Data section –
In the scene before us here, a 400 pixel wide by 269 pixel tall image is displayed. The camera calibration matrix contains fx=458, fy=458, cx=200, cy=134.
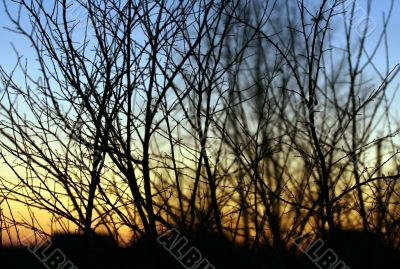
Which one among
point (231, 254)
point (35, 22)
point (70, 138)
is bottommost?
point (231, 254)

---

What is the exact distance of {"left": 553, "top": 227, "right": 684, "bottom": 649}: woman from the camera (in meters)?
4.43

...

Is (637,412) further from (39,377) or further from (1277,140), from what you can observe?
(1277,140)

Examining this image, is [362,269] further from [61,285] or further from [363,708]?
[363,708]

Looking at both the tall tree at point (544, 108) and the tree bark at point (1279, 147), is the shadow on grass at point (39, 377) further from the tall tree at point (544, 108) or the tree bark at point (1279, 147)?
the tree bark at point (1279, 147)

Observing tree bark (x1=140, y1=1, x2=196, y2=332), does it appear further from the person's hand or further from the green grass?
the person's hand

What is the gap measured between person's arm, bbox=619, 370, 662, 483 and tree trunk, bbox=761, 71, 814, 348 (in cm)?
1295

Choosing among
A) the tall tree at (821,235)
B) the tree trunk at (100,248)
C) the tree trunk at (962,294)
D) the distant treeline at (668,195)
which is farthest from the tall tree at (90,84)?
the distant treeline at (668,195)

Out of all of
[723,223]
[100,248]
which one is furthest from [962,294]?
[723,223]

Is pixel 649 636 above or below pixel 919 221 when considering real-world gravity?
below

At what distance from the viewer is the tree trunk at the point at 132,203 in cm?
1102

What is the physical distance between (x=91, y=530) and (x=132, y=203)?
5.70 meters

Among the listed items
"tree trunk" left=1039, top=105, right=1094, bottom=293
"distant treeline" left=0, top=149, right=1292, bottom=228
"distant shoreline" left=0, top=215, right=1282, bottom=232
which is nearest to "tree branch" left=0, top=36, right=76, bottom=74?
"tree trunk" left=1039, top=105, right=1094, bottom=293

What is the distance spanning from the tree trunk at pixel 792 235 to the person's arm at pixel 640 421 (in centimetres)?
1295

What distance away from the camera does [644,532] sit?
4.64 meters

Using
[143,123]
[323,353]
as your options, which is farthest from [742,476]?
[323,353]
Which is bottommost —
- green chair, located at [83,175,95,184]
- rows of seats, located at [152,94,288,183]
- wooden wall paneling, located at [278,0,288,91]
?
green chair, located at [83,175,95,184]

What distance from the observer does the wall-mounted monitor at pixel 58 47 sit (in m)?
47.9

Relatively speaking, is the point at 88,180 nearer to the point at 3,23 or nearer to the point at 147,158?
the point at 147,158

Task – Count the lines in the rows above that contain the string "below", treating uppercase and lowercase as different. Reply with the number alone.

Result of this exercise – 2